* [Reading passage]
· · · · ·

Shortlist announced for National College for High Speed Rail
This was published under the 2010 to 2015 Conservative and Liberal Democrat coalition government
Four locations across the country have been shortlisted to become the home of the National College for High Speed Rail.
Four locations across the country have been shortlisted to become the home of the National College for High Speed Rail, Skills and Enterprise Minister Matthew Hancock announced today (13 June 2014). The new College ‘hub’ and a number of ‘spokes’ based across the country will provide training to the next generation of engineers working on the HS2 project and beyond.
The areas shortlisted for further development are Birmingham, Derby, Doncaster and Manchester. The quality of responses was very high overall with strong bids from many locations. All bids were assessed against a range of criteria including the size and availability of a suitable site, accessibility, and the potential to develop strong links with employers and providers already operating in the sector.

· · · · ·

* [Stated problem 1]
From the high-speed rail college announcement, list every area shortlisted for further development.
* [Stated problem 2]
Copy out everything from "The areas shortlisted" down to "in the sector." in the high-speed rail college announcement, switching "Doncaster" to "Leeds".

· · · · ·

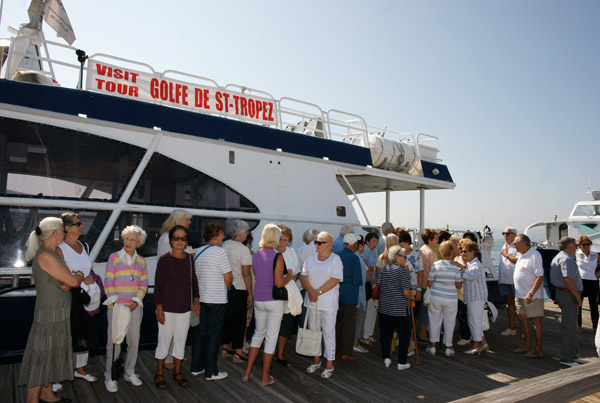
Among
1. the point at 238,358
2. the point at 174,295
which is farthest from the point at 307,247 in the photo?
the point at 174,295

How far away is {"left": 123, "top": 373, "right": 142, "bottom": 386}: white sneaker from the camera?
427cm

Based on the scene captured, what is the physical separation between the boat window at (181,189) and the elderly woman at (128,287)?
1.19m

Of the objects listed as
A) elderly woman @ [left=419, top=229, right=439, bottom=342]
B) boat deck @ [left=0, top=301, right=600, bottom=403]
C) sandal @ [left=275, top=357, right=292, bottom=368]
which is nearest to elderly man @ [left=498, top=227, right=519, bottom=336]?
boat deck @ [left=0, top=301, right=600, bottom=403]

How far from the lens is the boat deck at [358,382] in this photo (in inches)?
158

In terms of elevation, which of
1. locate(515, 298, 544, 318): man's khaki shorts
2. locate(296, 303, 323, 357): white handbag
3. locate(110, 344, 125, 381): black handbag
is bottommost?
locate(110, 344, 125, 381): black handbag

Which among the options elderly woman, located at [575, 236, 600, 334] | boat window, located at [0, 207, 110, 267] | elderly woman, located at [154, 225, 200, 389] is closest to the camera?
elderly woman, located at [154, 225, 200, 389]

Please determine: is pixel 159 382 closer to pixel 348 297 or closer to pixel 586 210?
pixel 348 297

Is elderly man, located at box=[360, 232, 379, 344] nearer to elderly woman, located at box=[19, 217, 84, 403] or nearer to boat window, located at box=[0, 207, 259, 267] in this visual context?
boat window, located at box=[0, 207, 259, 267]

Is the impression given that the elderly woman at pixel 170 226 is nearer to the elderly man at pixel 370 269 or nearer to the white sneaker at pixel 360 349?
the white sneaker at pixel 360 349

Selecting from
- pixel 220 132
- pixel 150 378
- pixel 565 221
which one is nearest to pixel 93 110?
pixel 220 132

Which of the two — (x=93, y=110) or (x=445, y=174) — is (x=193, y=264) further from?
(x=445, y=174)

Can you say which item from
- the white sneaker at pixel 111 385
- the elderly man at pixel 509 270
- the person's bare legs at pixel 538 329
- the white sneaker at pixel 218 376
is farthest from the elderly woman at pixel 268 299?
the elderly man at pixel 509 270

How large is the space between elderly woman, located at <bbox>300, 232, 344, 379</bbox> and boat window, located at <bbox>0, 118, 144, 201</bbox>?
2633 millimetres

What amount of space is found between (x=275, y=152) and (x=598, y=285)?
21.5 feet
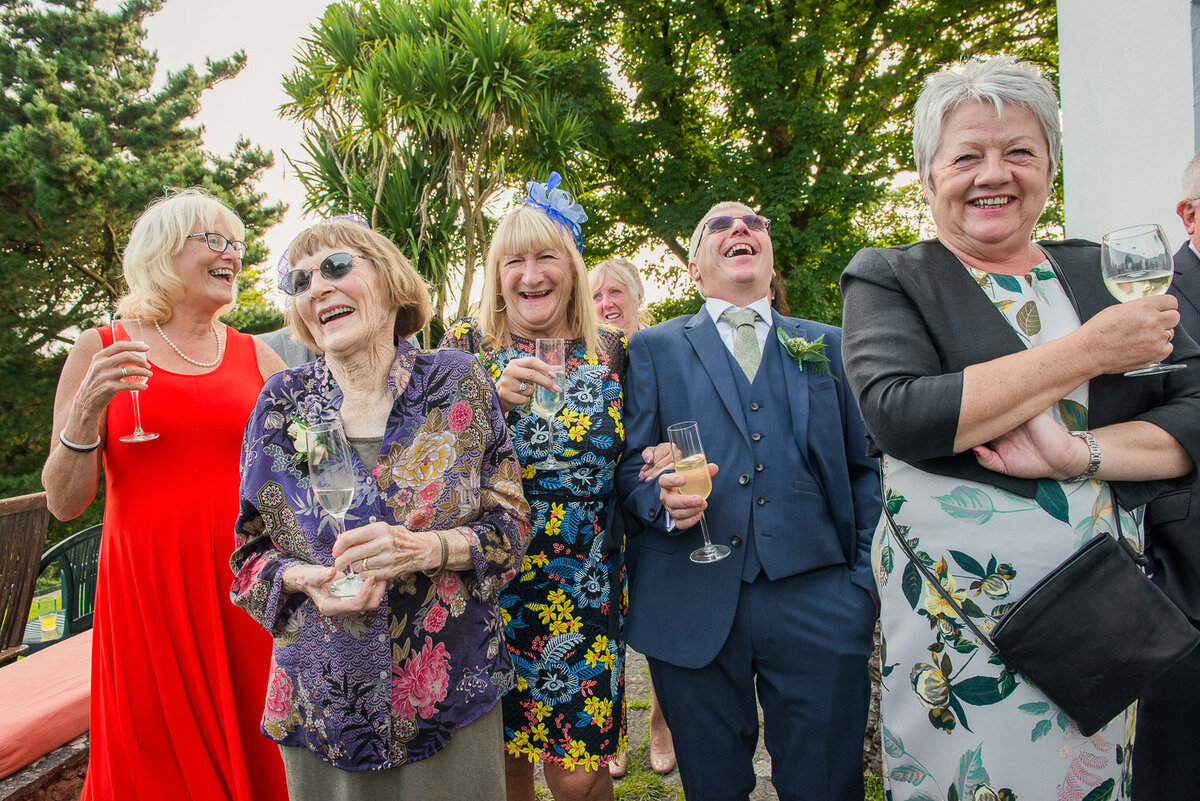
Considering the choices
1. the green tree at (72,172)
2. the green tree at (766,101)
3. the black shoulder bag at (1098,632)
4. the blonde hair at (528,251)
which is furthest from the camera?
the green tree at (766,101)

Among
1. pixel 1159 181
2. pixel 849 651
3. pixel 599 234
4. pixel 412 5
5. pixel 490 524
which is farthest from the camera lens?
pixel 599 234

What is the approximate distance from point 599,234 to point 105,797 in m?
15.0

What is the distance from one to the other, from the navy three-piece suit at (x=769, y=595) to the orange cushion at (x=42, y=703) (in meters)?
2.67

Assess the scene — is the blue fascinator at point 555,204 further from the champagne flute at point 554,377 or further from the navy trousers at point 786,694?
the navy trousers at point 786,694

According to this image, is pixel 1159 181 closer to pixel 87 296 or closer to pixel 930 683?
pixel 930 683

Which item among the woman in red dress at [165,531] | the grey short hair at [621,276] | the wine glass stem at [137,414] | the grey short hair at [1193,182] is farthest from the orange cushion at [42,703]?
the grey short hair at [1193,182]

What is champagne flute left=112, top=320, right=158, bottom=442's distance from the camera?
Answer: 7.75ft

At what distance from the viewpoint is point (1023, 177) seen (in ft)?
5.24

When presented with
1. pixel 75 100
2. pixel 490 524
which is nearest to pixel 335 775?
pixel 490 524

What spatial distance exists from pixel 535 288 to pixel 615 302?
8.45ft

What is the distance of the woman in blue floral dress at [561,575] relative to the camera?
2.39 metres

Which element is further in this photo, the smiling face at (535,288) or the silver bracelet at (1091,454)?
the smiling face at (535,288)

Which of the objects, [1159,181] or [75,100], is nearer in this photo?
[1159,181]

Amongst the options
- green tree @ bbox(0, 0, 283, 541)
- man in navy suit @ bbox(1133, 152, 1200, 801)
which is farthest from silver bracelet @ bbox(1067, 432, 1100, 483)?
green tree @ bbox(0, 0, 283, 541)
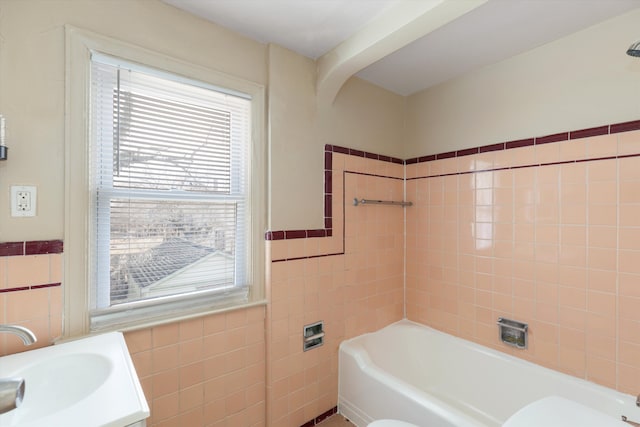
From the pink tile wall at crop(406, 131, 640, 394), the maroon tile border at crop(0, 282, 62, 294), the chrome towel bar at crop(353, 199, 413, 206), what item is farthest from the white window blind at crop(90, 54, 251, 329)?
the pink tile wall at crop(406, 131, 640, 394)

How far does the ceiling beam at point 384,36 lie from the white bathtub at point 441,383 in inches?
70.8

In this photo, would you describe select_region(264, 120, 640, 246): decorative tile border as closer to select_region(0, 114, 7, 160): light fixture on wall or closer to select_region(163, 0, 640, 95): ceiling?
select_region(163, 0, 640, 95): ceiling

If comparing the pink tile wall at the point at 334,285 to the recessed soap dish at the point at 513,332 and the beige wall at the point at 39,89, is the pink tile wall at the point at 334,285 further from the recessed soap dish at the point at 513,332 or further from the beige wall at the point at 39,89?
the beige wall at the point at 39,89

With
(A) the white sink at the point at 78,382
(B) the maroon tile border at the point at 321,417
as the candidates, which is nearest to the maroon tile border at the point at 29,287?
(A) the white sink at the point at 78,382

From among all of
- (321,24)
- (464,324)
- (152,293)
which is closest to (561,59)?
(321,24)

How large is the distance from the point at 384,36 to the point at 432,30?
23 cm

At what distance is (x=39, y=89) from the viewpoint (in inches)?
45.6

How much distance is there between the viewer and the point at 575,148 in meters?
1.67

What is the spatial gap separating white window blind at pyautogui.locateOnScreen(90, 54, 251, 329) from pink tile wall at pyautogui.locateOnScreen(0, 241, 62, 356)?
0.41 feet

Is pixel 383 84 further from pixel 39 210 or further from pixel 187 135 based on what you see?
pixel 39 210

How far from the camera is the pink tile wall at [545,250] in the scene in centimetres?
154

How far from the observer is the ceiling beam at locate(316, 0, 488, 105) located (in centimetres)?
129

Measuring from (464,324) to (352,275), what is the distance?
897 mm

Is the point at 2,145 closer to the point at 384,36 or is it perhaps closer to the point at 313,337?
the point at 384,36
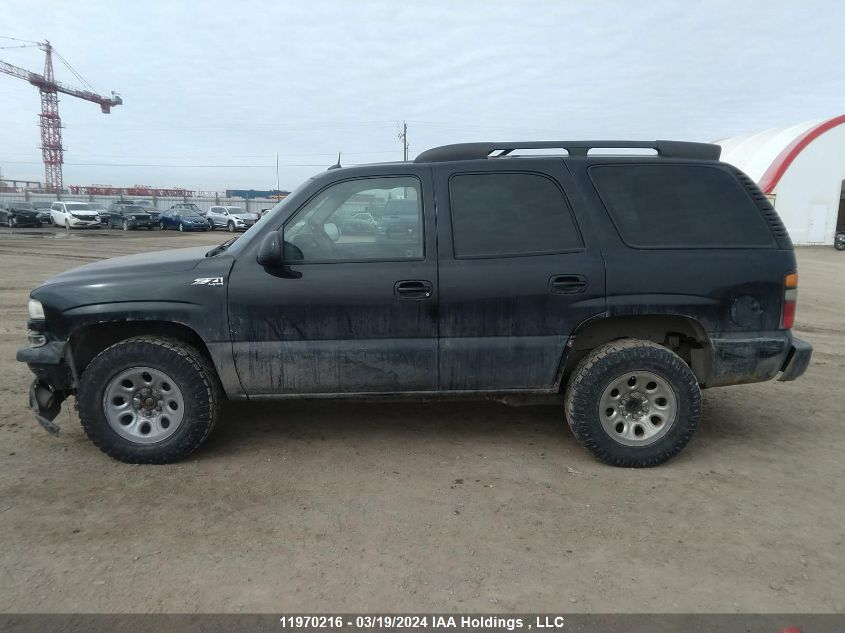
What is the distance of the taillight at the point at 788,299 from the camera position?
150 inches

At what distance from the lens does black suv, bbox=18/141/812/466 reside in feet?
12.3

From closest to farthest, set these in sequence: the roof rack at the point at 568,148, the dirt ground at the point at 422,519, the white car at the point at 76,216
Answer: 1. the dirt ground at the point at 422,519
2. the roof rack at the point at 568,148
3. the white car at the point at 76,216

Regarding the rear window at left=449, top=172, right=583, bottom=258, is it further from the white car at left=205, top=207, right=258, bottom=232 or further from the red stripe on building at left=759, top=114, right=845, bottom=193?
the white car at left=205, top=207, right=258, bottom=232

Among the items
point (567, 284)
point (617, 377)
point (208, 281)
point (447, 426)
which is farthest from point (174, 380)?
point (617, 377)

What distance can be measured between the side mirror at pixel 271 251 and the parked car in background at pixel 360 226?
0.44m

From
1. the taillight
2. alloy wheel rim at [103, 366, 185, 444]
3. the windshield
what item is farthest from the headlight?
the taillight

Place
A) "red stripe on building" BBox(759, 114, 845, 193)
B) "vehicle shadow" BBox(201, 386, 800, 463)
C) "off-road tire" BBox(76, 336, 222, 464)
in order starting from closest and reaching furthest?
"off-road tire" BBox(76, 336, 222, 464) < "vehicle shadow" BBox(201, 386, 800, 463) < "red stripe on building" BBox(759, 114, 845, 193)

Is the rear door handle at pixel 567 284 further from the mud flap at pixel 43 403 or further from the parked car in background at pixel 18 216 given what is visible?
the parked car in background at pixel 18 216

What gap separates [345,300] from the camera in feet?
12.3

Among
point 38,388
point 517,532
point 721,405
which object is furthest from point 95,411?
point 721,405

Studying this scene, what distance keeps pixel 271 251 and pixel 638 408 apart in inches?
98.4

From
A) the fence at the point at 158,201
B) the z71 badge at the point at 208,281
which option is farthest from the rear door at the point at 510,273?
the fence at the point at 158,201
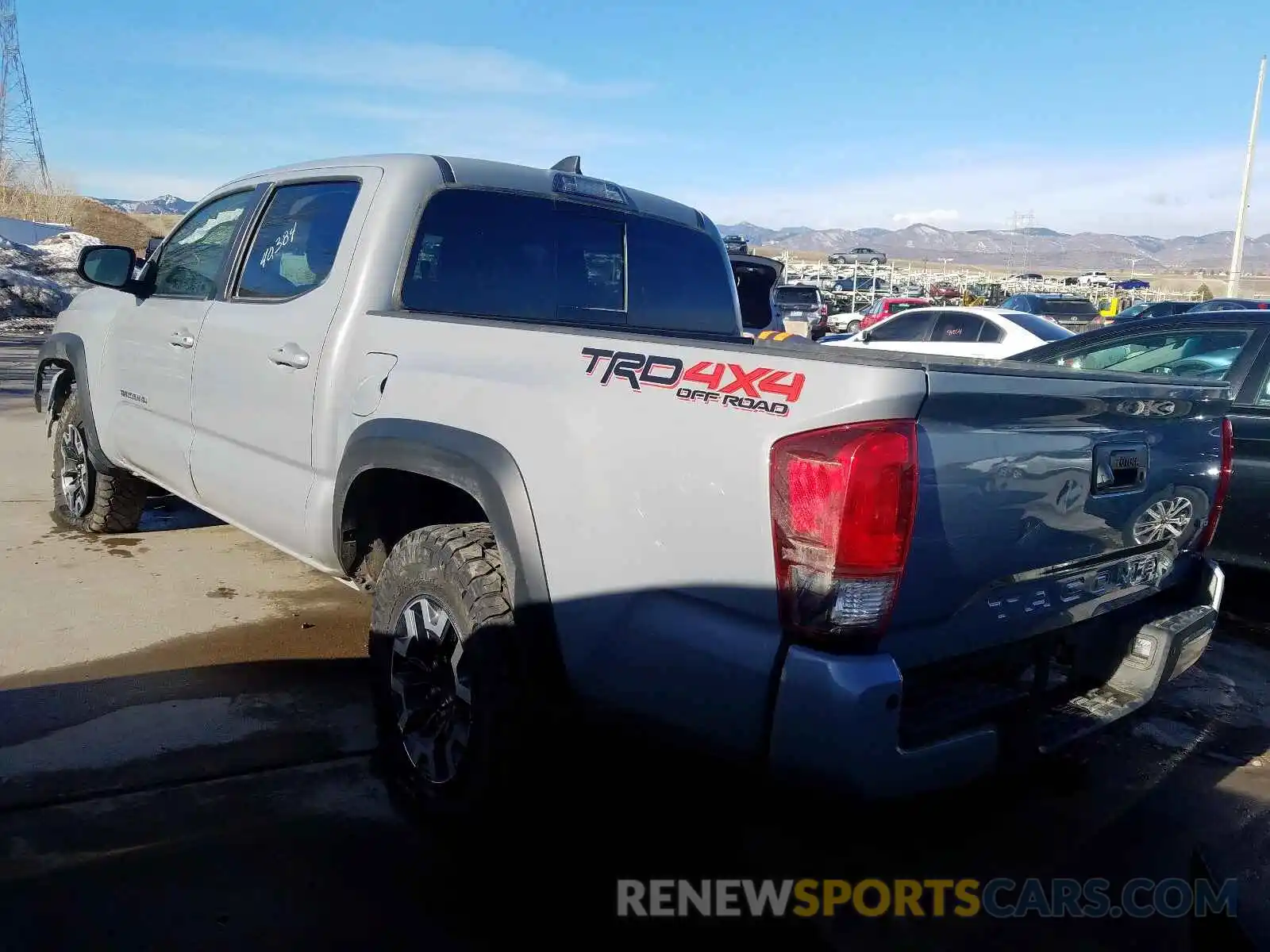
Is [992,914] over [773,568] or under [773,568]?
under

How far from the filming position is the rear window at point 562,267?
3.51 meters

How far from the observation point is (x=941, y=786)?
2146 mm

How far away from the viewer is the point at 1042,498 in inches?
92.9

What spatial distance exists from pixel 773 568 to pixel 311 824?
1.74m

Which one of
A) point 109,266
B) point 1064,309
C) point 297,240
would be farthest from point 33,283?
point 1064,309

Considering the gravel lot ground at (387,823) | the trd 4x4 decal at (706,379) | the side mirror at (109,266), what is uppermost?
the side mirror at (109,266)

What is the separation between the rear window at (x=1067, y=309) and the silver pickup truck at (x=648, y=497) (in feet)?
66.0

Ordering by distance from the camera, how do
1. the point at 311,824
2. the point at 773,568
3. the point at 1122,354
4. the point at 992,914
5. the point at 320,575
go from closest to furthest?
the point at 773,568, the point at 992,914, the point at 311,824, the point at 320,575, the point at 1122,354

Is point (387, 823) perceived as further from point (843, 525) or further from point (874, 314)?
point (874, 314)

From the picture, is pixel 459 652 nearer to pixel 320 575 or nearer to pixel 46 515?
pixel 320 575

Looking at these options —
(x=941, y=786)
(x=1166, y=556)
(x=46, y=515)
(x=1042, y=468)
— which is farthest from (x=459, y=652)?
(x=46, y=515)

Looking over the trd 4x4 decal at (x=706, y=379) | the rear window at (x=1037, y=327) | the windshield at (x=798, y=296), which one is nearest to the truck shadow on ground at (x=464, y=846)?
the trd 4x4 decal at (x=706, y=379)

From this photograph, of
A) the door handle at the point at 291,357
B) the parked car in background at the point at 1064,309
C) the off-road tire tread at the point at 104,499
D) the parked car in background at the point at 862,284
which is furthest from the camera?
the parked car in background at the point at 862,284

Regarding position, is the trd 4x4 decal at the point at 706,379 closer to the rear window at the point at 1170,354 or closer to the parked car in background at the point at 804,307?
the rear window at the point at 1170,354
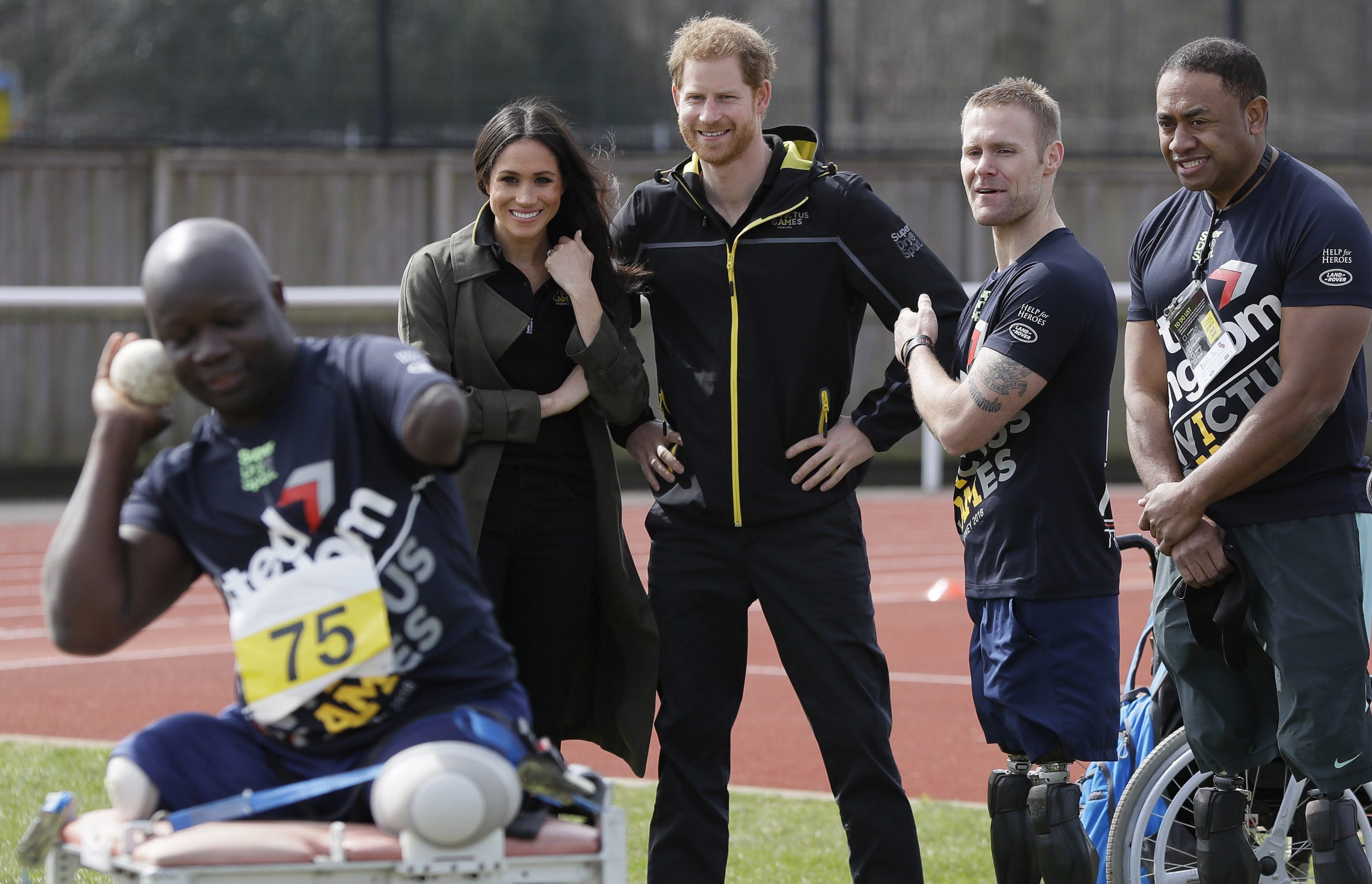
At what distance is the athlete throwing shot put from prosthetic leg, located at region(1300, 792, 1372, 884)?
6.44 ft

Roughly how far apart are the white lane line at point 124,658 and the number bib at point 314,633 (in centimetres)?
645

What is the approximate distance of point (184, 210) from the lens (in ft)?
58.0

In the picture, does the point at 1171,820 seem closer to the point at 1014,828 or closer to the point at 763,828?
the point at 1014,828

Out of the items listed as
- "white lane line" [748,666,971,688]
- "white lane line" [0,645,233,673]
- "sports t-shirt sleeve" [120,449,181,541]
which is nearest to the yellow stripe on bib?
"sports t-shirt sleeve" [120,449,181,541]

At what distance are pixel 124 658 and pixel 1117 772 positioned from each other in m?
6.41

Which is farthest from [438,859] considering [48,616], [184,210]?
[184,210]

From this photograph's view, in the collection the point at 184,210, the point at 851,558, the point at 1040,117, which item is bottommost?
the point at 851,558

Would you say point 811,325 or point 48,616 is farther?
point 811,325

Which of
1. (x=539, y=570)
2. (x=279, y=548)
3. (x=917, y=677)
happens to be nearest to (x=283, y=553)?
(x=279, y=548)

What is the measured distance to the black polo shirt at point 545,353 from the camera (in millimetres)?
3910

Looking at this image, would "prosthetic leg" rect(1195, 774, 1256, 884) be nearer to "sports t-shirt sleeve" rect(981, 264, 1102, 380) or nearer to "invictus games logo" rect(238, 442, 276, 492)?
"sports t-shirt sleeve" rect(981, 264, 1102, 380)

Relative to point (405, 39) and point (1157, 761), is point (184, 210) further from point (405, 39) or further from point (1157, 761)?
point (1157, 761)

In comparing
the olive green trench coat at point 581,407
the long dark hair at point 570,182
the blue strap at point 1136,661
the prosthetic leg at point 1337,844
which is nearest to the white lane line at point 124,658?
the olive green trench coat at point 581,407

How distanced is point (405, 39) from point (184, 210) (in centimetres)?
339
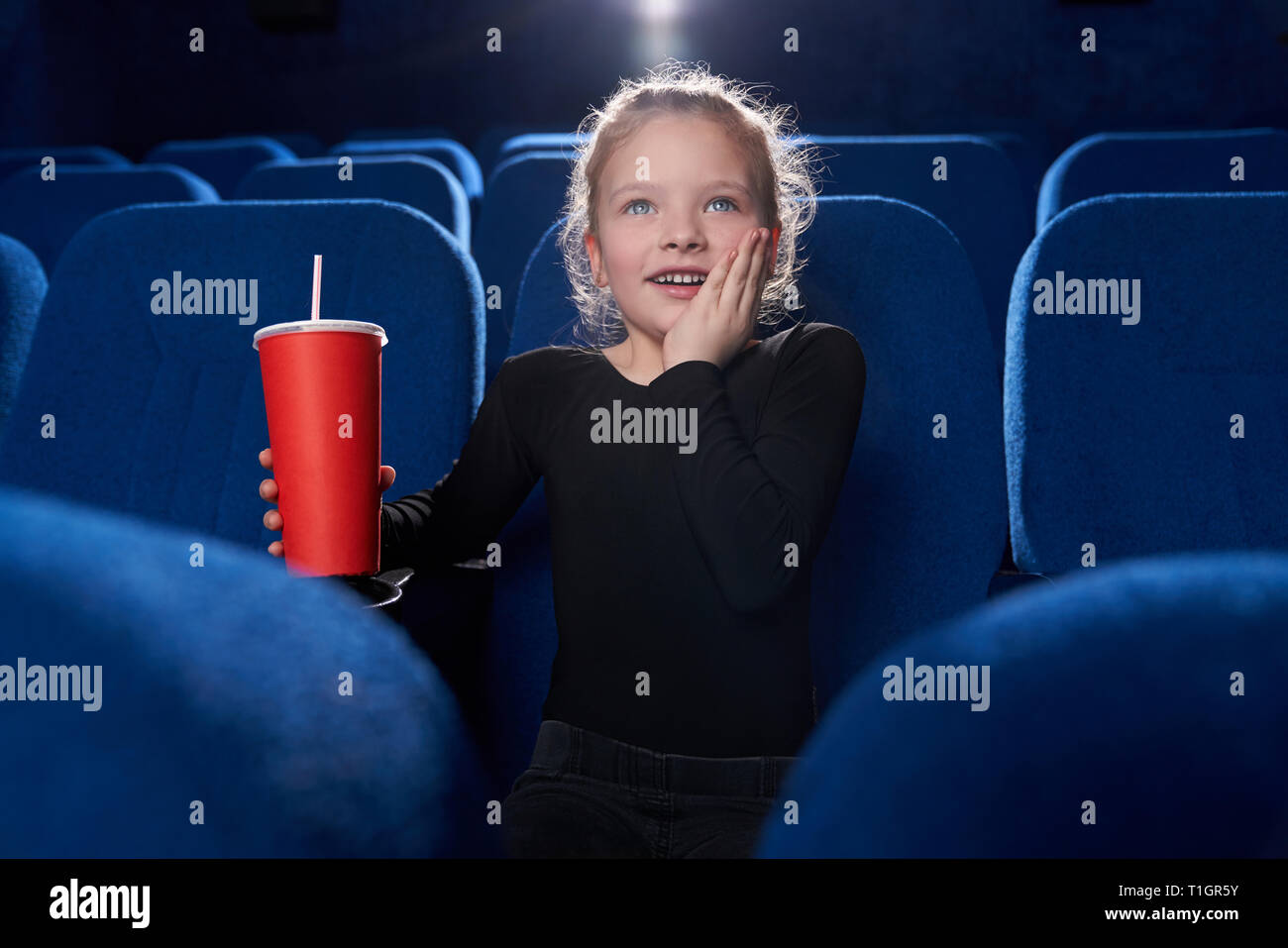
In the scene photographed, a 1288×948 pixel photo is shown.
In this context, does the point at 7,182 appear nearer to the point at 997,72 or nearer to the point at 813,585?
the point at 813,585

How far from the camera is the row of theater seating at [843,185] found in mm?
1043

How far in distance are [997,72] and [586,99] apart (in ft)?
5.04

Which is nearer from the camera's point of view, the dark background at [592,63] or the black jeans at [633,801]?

· · · · ·

* [Final answer 1]
Birmingham, Derby, Doncaster, Manchester

* [Final answer 2]
The areas shortlisted for further development are Birmingham, Derby, Leeds and Manchester. The quality of responses was very high overall with strong bids from many locations. All bids were assessed against a range of criteria including the size and availability of a suitable site, accessibility, and the potential to develop strong links with employers and providers already operating in the sector.